Nederlandse naam:
Parthenolecanium rufulum
Wetenschappelijke naam:
Parthenolecanium rufulum

Parthenolecanium rufulum –
Syn. : Lecanium quercus, L. pulchrum, Eulecanium pulchrum, E. rufulum.
Een zeer polyfage dopluis die een groot aantal loofboomsoorten en struiken als voedselplant gebruikt. Het is een typisch secundaire soort die alleen verzwakte bomen en struiken aantast. P. rufulum heeft een duidelijke voorkeur voor Quercus-soorten.
De dopluizen (familie Coccidae) behoren tot de superfamilie van schildluizen. Het wijfje van een dopluis is ongevleugeld en beschermd door een schildje. Bij de dopluis zit het schildje niet los zoals bij een echte schildluis, maar is een onderdeel van het lichaam.
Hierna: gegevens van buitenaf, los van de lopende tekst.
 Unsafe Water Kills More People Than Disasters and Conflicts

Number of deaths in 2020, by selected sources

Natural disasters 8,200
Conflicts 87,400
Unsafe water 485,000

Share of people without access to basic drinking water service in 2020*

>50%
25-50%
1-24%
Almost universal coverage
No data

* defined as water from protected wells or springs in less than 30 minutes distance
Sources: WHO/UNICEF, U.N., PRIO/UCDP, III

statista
Het schildje is min of meer bol en de omtrek is rond. Het dier is slechts enkele millimeters lang. Onder het schildje worden meestal vele honderden tot enkele duizenden eitjes afgezet, waarna het wijfje afsterft. De jonge larven komen onder het schildje vandaan en verplaatsen zich. Dan zuigen ze zich vast en blijven meestal op dezelfde plaats zitten. De weinig voorkomende mannetjes van dop- en schildluizen hebben één paar vleugels en gelijken op mugjes. De voortplanting kan zowel na bevruchting als ook parthenogenetisch plaatsvinden.
Voor meer informatie zie ook P. corni.

De levenscyclus van deze soort is eenjarig.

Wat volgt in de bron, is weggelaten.